Adapting our lives for Batten Disease

Laura and her mum Ellen
Laura and her mum Ellen

Laura has Batten disease, a very rare neurodegenerative disease. Children are born apparently healthy, develop epilepsy, and lose their sight, speech, mental and motor abilities before dying between the ages of 5-30. The condition affects approximately 200 – 250 children in the UK with at least 10 new children being diagnosed each year. Laura’s mum Ellen explains how juvenile Batten disease has changed their lives.

“Laura is a bright, beautiful, kind girl who is fiercely independent. She’s everything I could ever have hoped for in a daughter.

When Laura was six years old we noticed that she was holding books closer to her eyes and was edging nearer to the television. We took Laura for a check up at the opticians, which lead to a visit to our local hospital and an
initial diagnosis of bilateral macular dystrophy. We were told this would mean a slight decline in her vision which would then stabilise for many years with partial vision. We were told it might be another 10 to 20 years before Laura
would suffer any further decline.

We re-organised our home and Laura’s schooling to adapt to Laura’s partial sight. But 18 months later she had no useful vision left at all. We changed everything again and started home-schooling Laura. She began achieving
more than we could have ever expected and we believed Laura would live a very fulfilling life as a blind person.

One day Laura had an epileptic fit but we were told that it was not related to her vision, that it was very common for children to have one-off seizures.

In the November of that year I made an appointment for Laura to see a leading consultant at Moorfields Eye Hospital. I nearly didn’t mention the epileptic seizure that Laura had suffered 18 months earlier as I had almost
entirely dismissed this from my mind.

At the mention of the epileptic seizure the consultant’s demeanour changed and in that instant I knew that we were facing the worst sort of news. He made an immediate appointment with the Paediatric Neurologist upstairs and I
was offered a quiet room and a cup of tea. I could not stop the tears flowing, though I tried to shield my dismay from Laura. Laura needed a blood sample and we had a wait of six weeks before we got the result. My husband David and I travelled back alone to the hospital in January 2009 and were given the diagnosis of juvenile Batten disease. Laura was nine years old.”

Family life
“Life before Batten disease seems like a different world to me now. Every aspect of our family life has changed. Almost every day involves heartache of some sort. The unrelenting pain of this situation has definitely taken its toll on us. On the more positive side, we have all become much better at handling this constant pressure. One of my favourite quotes is, ‘Life shouldn’t be spent waiting for the storm to pass, but learning to dance in the rain’. We are now very good at recognising and seizing every opportunity to dance!

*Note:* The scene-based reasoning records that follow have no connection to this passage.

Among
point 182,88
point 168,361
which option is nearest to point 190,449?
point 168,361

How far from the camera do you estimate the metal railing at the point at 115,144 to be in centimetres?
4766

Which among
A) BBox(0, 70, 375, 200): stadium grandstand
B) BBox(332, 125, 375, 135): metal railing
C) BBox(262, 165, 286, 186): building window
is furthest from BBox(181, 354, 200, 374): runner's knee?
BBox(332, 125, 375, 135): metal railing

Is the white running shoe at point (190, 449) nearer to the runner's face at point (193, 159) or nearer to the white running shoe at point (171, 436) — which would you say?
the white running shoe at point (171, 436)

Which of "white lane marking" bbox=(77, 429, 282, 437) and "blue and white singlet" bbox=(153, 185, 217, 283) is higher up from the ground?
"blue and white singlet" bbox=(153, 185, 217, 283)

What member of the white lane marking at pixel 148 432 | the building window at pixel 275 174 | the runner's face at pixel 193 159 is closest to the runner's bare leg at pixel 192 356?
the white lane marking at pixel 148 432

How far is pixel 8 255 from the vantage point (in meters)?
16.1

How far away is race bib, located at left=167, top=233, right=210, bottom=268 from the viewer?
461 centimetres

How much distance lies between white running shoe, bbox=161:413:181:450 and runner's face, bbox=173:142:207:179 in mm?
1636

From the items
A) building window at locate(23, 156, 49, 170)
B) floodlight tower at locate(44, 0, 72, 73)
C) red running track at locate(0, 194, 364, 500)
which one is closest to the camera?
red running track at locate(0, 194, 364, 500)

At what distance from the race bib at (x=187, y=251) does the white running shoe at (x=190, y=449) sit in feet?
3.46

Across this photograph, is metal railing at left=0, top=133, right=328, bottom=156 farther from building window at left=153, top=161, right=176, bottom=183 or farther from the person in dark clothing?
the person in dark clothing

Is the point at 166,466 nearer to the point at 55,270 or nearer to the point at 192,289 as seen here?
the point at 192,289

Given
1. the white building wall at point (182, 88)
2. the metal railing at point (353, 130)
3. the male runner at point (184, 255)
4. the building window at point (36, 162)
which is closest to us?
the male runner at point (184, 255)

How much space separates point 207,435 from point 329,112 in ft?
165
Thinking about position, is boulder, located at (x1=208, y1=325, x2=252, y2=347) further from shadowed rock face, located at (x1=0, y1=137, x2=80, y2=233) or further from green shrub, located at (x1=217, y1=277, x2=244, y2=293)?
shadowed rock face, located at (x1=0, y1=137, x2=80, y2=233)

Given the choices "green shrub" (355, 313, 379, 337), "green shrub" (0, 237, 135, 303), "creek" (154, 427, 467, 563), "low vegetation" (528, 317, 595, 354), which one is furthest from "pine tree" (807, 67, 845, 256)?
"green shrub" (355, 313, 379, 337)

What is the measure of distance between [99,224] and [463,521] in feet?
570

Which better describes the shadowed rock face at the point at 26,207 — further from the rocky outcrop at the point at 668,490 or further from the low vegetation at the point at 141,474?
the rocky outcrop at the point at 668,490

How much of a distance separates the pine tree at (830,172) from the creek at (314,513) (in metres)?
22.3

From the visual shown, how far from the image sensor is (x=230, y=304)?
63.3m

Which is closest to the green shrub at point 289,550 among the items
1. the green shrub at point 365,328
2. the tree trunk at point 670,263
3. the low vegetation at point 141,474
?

When we explained Batten disease to Laura we described it as her ‘naughty gene’ and she knows that it is this naughty gene that has taken away her eyesight, which causes her to have epileptic seizures and makes her clumsy
and forgetful.

Laura is still exactly the same person. Her circumstances continue to become increasingly difficult as this cruel disease closes more and more doors for her. The exclusion she encounters every day is heart breaking. She does cry quite often, especially when facing rejection. Having said that, I could not be more proud of Laura for the way she copes. She never complains and always makes the very most of any opportunity she is given.”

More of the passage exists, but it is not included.